▸ REQUIREMENT
Of the entries below, restate word for word only the section that runs from the line with "this 862×575 image." to the line with "this 1024×768 image.", counting both ends.

____ SUPPLIED DATA

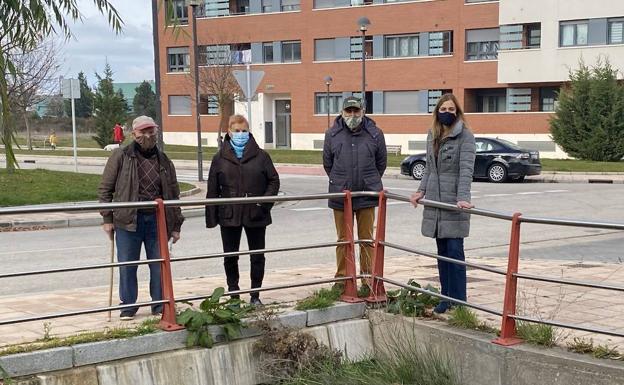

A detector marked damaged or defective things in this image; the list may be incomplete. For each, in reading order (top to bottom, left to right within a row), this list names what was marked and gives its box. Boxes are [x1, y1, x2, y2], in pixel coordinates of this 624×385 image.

________
____ SUPPLIED DATA

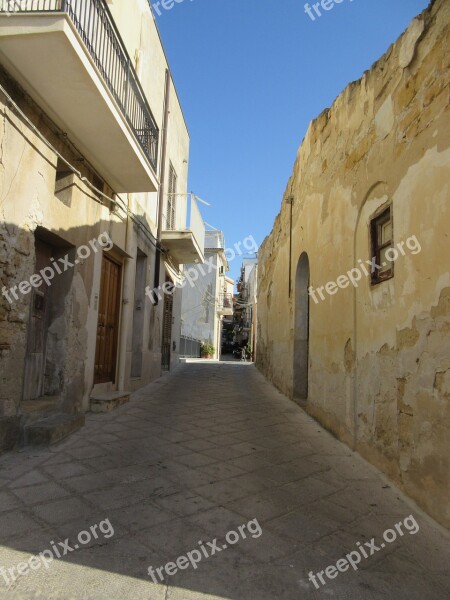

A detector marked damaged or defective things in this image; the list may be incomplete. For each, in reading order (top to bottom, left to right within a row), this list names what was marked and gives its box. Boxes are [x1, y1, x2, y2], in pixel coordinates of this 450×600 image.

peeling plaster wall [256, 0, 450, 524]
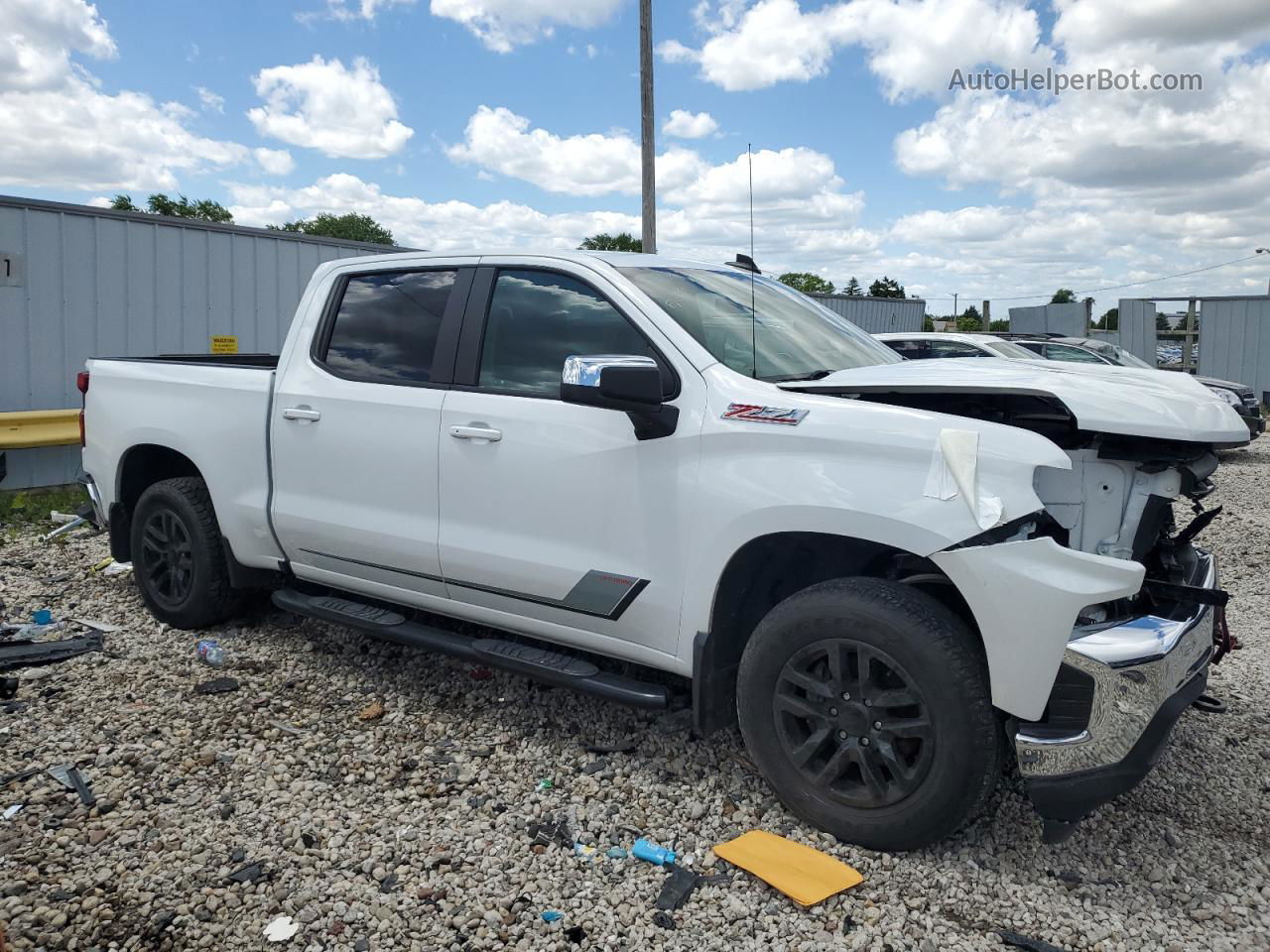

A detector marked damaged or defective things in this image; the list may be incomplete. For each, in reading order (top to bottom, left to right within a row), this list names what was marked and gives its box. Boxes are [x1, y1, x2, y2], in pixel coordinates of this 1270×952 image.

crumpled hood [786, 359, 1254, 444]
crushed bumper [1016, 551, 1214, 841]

________
____ SUPPLIED DATA

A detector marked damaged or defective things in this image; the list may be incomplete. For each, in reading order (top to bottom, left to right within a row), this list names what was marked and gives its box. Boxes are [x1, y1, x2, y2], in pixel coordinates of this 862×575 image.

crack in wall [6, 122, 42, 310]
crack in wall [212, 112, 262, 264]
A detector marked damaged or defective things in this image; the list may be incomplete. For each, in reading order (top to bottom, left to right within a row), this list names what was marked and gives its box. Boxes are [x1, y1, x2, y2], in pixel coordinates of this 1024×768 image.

________

▸ PROBLEM SOLUTION
A detector marked damaged or defective things in this image; the list may be incomplete. For each, in reading order (top to bottom, left to right within a row), this list names what was marked and gives its box. Boxes are [x1, y1, x2, y2], in pixel coordinates of this 862×575 image.

crack in wall [6, 122, 42, 310]
crack in wall [212, 112, 262, 264]
A detector marked damaged or defective things in this image; the list may be incomplete. For each, in reading order (top to bottom, left to right within a row), this list names what was marked and gives its box. Boxes are [x1, y1, x2, y2], in pixel coordinates of this 1024×768 image.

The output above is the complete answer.